▶ _Required task_
Copy only this range: the line with "In terms of" through the final line of the material, inclusive at both ends.

▶ _Material for this exercise_
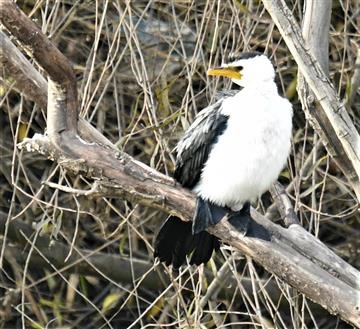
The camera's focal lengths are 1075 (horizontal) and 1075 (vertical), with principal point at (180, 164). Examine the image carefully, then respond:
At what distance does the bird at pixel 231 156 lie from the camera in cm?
263

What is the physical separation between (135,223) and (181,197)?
1.17 metres

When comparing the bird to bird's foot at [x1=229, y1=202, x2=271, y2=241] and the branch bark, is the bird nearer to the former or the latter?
bird's foot at [x1=229, y1=202, x2=271, y2=241]

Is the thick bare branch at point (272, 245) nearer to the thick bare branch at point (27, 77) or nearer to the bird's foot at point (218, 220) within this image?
the bird's foot at point (218, 220)

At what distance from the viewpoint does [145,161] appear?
3.83m

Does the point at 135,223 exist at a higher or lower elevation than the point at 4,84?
lower

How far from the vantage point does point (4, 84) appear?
309cm

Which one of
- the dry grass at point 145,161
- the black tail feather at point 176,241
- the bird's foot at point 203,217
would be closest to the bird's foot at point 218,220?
the bird's foot at point 203,217

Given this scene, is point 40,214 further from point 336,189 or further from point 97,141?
point 97,141

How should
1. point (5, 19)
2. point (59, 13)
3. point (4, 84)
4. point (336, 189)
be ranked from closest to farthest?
point (5, 19) < point (4, 84) < point (59, 13) < point (336, 189)

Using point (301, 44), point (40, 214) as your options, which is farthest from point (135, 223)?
point (301, 44)

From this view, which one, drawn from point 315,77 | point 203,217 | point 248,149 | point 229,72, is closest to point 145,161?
point 229,72

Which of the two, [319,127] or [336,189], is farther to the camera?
[336,189]

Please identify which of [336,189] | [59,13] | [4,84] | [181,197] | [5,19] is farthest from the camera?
[336,189]

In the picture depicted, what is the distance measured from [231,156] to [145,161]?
121cm
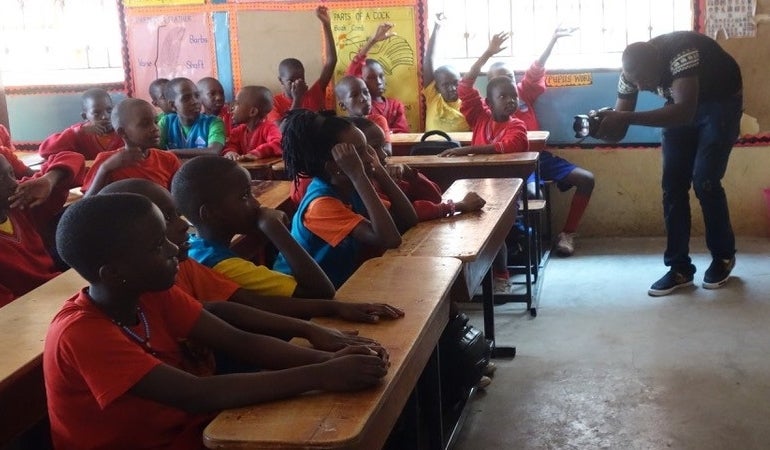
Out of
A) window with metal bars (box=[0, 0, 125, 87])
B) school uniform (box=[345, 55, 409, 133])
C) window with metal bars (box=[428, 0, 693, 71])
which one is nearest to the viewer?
window with metal bars (box=[428, 0, 693, 71])

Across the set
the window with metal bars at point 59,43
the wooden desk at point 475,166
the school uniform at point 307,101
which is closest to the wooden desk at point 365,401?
the wooden desk at point 475,166

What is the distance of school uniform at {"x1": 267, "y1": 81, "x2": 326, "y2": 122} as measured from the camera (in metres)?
6.16

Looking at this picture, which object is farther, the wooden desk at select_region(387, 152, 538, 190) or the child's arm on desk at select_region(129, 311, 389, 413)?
the wooden desk at select_region(387, 152, 538, 190)

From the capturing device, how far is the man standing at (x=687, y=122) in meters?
4.31

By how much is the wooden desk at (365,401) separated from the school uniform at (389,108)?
3.64 m

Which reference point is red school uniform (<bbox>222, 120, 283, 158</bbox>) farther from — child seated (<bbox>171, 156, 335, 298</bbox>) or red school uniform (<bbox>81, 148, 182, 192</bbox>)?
child seated (<bbox>171, 156, 335, 298</bbox>)

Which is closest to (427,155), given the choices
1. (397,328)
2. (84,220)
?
(397,328)

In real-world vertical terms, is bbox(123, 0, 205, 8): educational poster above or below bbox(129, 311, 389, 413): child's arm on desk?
above

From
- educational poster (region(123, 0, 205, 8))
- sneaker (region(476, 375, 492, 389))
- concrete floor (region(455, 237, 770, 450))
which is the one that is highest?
educational poster (region(123, 0, 205, 8))

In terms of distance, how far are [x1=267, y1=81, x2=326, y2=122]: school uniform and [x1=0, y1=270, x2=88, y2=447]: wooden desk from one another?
3.90m

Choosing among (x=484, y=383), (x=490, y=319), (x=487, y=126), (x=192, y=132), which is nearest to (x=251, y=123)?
(x=192, y=132)

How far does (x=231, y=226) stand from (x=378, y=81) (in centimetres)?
367

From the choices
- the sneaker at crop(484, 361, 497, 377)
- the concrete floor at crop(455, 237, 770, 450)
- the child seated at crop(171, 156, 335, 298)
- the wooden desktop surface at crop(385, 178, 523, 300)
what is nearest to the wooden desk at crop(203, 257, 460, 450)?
the child seated at crop(171, 156, 335, 298)

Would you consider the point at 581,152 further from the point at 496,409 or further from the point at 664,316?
the point at 496,409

▶ _Final answer_
In terms of distance, how far are [x1=267, y1=81, x2=326, y2=122]: school uniform and [x1=0, y1=270, x2=88, y2=447]: wooden desk from one another?
3.90m

Choosing among (x=484, y=383), (x=490, y=319), (x=487, y=126), (x=192, y=132), which is nearest to (x=251, y=123)?
(x=192, y=132)

How far does (x=231, y=226) stand from (x=378, y=81) (in centimetres)?
367

From the choices
- the sneaker at crop(484, 361, 497, 377)
- the concrete floor at crop(455, 237, 770, 450)
- the child seated at crop(171, 156, 335, 298)
- the wooden desktop surface at crop(385, 178, 523, 300)
what is nearest to the wooden desk at crop(203, 257, 460, 450)?
the child seated at crop(171, 156, 335, 298)

Would you consider the point at 581,152 further from the point at 496,409 or further from the point at 664,316?
the point at 496,409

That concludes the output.